Short task
Reproduce these lines exactly, from the start of the lines through the line containing "13.5 metres", with both ends included. Leave the pictures out of your answer.
--- Begin Input ---
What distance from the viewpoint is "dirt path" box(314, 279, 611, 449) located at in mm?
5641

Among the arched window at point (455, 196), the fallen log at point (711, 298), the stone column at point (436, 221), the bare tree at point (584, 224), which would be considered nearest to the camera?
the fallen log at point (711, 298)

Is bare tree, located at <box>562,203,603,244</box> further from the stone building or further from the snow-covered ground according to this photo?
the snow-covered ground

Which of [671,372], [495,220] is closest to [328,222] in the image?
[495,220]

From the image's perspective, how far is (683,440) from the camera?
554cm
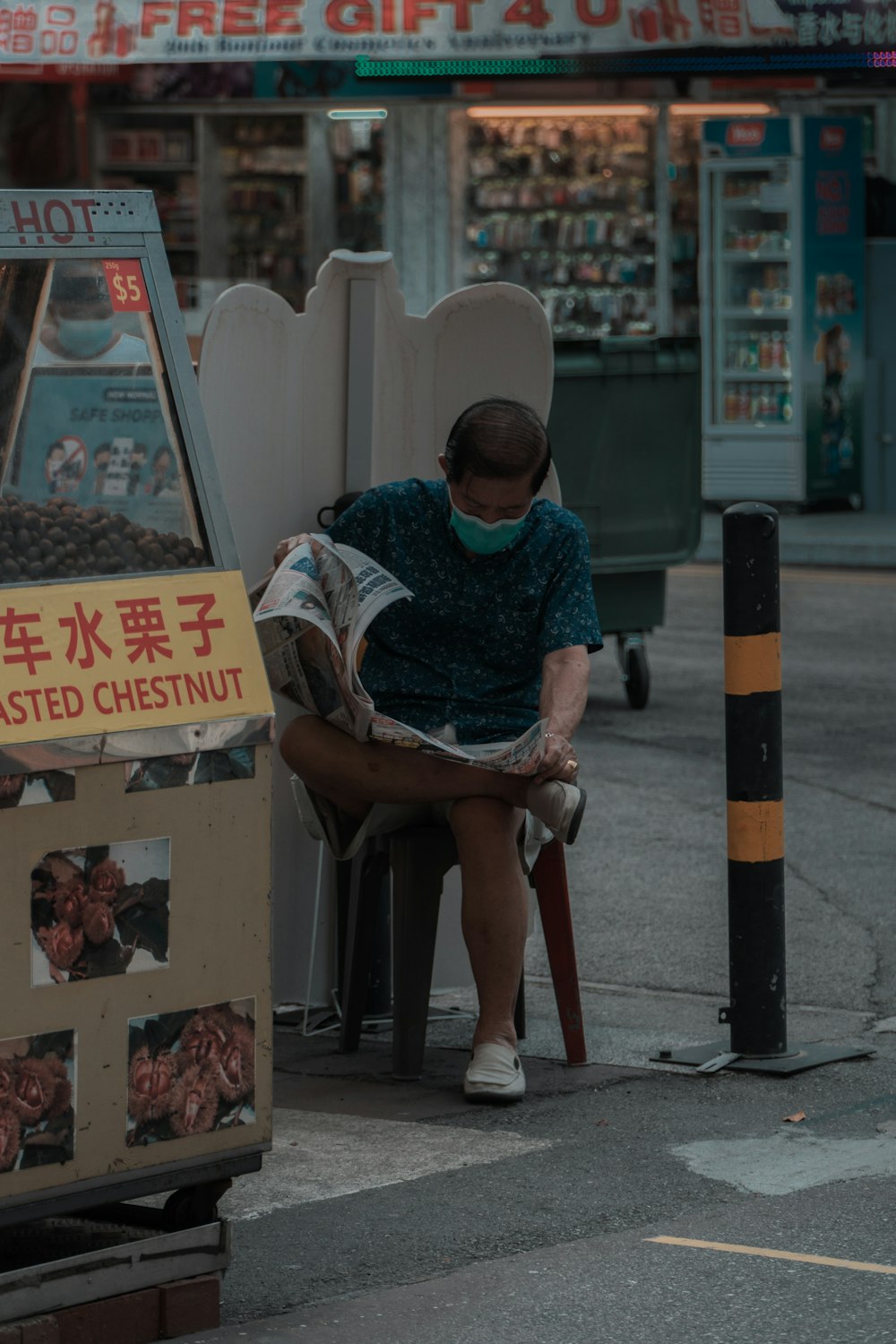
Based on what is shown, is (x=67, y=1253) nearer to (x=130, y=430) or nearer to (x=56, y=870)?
(x=56, y=870)

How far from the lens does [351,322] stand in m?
5.18

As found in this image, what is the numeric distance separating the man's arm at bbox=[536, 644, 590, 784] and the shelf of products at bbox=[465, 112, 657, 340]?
13.5 metres

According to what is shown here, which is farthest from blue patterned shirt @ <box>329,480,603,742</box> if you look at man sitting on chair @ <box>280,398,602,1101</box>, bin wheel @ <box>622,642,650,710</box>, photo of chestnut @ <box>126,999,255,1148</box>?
bin wheel @ <box>622,642,650,710</box>

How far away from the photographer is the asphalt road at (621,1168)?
344 cm

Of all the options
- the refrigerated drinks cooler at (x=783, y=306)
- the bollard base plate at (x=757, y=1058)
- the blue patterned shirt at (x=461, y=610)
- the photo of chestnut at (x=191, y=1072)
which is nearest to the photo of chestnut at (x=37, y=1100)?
the photo of chestnut at (x=191, y=1072)

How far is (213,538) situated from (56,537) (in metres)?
0.25

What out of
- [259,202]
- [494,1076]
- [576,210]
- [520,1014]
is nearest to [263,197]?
[259,202]

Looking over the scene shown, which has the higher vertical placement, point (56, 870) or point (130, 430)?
point (130, 430)

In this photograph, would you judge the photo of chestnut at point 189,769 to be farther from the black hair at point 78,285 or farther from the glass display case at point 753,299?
the glass display case at point 753,299

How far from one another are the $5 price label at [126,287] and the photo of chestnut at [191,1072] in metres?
1.06

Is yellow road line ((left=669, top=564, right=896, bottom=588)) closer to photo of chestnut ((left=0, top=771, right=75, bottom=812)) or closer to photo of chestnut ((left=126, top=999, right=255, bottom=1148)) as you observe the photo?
photo of chestnut ((left=126, top=999, right=255, bottom=1148))

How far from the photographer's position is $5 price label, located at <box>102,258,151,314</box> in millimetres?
3379

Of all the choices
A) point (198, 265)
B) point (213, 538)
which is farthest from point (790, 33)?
point (213, 538)

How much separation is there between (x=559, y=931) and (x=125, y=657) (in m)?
1.78
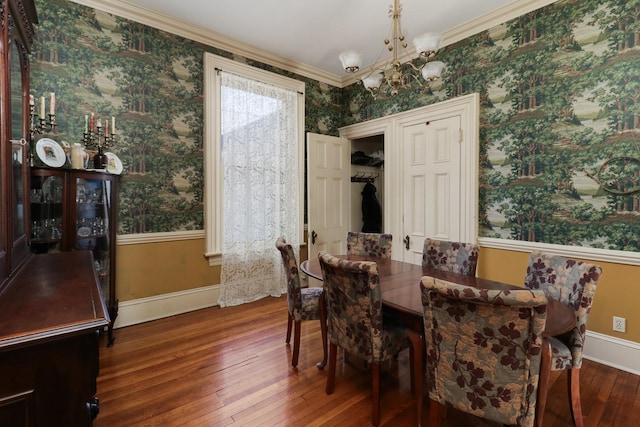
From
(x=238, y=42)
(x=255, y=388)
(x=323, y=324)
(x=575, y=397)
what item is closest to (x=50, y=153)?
(x=238, y=42)

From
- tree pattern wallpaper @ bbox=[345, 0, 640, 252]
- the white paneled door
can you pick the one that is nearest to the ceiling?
tree pattern wallpaper @ bbox=[345, 0, 640, 252]

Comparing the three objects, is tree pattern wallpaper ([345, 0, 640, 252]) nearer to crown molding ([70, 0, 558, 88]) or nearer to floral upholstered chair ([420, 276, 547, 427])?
crown molding ([70, 0, 558, 88])

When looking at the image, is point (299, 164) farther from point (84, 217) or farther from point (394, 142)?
point (84, 217)

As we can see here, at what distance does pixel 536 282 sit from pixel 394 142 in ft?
7.83

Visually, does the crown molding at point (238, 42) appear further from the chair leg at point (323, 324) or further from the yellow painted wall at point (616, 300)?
the chair leg at point (323, 324)

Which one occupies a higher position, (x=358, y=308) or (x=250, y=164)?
(x=250, y=164)

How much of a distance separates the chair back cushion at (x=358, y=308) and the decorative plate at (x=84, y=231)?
215cm

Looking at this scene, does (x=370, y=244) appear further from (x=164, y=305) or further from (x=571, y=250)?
(x=164, y=305)

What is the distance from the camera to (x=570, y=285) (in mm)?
1726

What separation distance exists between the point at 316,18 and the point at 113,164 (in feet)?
7.99

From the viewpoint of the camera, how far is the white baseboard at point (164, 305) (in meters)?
2.98

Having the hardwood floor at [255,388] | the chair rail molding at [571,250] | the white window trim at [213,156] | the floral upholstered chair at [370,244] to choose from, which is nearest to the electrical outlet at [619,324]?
the hardwood floor at [255,388]

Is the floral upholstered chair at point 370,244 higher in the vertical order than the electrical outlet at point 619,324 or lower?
higher

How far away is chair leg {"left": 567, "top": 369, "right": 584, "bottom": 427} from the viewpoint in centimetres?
163
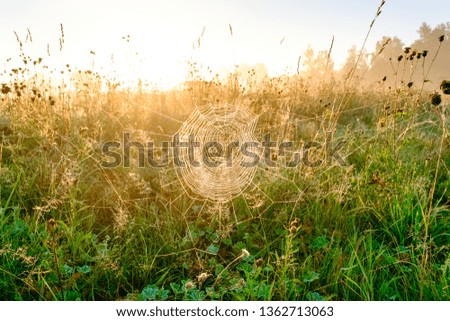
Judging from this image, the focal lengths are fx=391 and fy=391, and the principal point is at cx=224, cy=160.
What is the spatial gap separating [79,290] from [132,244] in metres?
0.41

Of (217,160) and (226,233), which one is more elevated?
(217,160)

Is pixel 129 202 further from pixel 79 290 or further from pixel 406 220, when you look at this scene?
pixel 406 220

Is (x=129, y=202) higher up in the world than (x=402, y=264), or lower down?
higher up

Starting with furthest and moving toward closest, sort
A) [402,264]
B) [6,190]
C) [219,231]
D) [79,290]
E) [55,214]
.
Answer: [6,190]
[55,214]
[219,231]
[402,264]
[79,290]

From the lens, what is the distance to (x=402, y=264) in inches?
87.7

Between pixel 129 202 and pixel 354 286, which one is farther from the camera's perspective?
pixel 129 202

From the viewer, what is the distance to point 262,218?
253cm

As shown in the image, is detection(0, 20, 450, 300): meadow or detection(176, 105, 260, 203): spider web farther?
detection(176, 105, 260, 203): spider web

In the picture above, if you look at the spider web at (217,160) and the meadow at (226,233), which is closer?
the meadow at (226,233)

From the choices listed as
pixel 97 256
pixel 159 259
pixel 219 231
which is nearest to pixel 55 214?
pixel 97 256

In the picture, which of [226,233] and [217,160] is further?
[217,160]
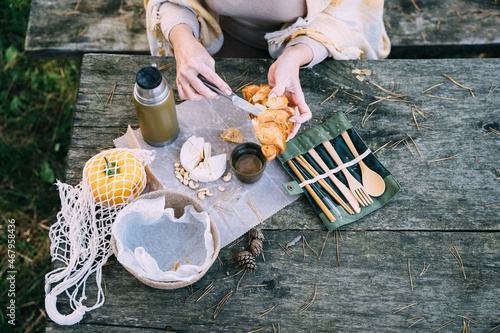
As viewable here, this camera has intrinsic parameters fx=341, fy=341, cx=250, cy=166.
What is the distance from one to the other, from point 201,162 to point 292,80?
1.64 ft

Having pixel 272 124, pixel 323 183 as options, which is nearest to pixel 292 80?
pixel 272 124

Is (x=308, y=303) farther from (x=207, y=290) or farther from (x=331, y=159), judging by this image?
(x=331, y=159)

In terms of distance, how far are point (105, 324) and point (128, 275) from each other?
17 centimetres

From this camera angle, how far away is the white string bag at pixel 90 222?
1.20 m

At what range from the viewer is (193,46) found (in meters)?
1.41

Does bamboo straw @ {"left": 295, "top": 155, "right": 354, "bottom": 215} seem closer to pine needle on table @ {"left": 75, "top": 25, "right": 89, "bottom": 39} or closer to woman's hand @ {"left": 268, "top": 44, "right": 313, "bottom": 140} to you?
woman's hand @ {"left": 268, "top": 44, "right": 313, "bottom": 140}

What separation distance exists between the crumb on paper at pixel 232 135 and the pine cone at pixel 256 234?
1.28ft

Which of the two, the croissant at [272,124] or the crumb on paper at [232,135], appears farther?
the crumb on paper at [232,135]

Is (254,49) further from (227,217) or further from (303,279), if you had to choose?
(303,279)

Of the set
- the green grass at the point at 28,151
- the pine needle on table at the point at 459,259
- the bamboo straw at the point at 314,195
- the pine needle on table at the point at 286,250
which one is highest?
the bamboo straw at the point at 314,195

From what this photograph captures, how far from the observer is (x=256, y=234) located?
129 cm

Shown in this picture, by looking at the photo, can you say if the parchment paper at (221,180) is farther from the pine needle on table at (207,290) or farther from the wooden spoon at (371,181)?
the wooden spoon at (371,181)

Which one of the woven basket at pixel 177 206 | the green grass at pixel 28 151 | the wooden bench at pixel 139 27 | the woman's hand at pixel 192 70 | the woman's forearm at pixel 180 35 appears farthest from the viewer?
the green grass at pixel 28 151

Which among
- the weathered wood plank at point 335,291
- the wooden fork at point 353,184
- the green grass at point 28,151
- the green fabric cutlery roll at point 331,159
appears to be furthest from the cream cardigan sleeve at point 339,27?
the green grass at point 28,151
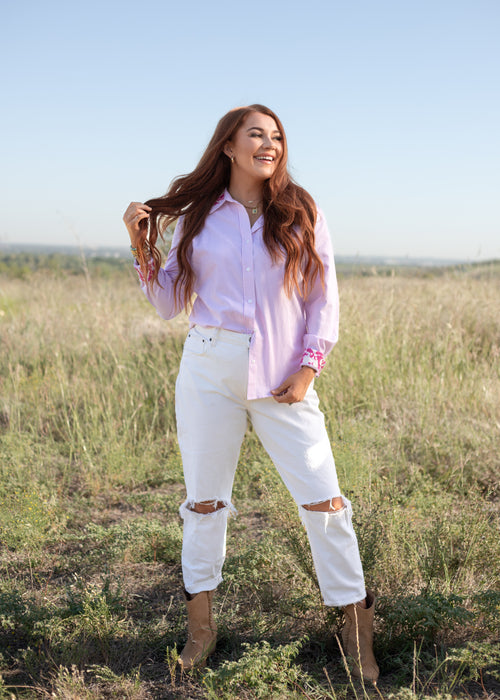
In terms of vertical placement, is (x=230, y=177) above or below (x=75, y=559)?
above

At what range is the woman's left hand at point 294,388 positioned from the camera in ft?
6.80

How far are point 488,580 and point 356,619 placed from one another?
84 cm

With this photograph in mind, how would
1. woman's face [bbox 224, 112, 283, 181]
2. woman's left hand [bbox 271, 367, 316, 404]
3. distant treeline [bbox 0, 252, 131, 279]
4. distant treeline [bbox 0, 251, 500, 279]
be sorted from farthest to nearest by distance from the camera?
distant treeline [bbox 0, 252, 131, 279], distant treeline [bbox 0, 251, 500, 279], woman's face [bbox 224, 112, 283, 181], woman's left hand [bbox 271, 367, 316, 404]

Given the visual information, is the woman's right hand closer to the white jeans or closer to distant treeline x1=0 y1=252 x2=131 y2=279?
the white jeans

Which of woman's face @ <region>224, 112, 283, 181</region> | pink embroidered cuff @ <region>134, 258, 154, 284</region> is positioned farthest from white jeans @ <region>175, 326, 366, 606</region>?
woman's face @ <region>224, 112, 283, 181</region>

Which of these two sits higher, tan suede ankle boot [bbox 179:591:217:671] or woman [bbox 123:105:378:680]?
woman [bbox 123:105:378:680]

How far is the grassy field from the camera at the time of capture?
2.17 meters

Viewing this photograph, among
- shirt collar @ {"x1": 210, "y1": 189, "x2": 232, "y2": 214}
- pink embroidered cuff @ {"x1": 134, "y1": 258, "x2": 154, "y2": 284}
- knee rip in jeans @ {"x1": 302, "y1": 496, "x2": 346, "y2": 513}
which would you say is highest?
shirt collar @ {"x1": 210, "y1": 189, "x2": 232, "y2": 214}

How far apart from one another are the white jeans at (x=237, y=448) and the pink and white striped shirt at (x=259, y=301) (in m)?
0.06

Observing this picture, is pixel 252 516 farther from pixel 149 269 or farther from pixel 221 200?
pixel 221 200

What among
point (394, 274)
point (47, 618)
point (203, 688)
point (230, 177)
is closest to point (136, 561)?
point (47, 618)

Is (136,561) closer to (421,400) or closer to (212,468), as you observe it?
(212,468)

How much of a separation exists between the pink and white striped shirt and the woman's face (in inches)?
5.7

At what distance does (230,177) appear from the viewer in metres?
2.37
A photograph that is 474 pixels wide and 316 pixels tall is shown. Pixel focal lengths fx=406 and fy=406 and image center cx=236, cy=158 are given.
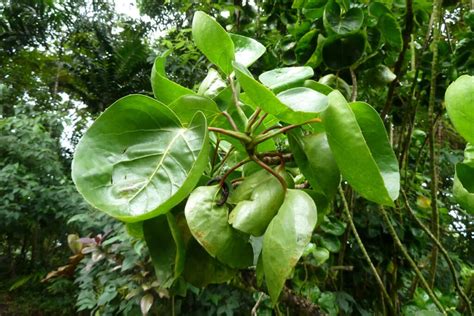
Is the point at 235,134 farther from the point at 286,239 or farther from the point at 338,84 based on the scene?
the point at 338,84

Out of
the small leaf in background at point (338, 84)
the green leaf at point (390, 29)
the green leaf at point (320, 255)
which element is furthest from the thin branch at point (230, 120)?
the green leaf at point (320, 255)

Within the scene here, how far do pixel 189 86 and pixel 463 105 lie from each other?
3182 millimetres

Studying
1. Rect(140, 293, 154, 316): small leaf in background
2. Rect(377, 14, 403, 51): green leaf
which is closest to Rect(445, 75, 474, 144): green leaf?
Rect(377, 14, 403, 51): green leaf

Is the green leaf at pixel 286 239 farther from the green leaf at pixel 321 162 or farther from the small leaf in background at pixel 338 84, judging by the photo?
the small leaf in background at pixel 338 84

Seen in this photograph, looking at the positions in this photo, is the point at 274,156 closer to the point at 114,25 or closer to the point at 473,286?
the point at 473,286

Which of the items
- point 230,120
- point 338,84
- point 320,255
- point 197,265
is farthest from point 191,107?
point 320,255

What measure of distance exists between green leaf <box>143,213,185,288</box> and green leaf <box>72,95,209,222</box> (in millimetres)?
49

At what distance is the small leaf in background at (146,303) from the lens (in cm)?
162

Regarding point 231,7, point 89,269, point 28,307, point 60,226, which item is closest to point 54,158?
point 60,226

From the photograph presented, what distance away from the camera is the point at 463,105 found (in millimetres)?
319

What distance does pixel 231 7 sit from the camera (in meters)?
1.34

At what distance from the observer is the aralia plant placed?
--- End Input ---
Expected answer
What distance from the viewpoint is "dirt path" box(314, 279, 611, 449) located at in mm?
5641

Among the arched window at point (455, 196), the fallen log at point (711, 298), the stone column at point (436, 221), the bare tree at point (584, 224), which would be considered nearest to the camera?
the fallen log at point (711, 298)

Is bare tree, located at <box>562,203,603,244</box> further from the stone building or further from the snow-covered ground according to this photo?
the snow-covered ground

Which of [671,372], [495,220] is closest to [328,222] in the image?
[495,220]

From the image's perspective, how far is (683,440) from the camera?
554cm
Based on what is shown, is (x=67, y=1253) nearer to (x=130, y=430) or nearer to (x=56, y=870)?
(x=56, y=870)

How far from the lens does [351,322] stand in m?
5.18

As found in this image, what is the numeric distance separating the man's arm at bbox=[536, 644, 590, 784] and the shelf of products at bbox=[465, 112, 657, 340]?
13.5 metres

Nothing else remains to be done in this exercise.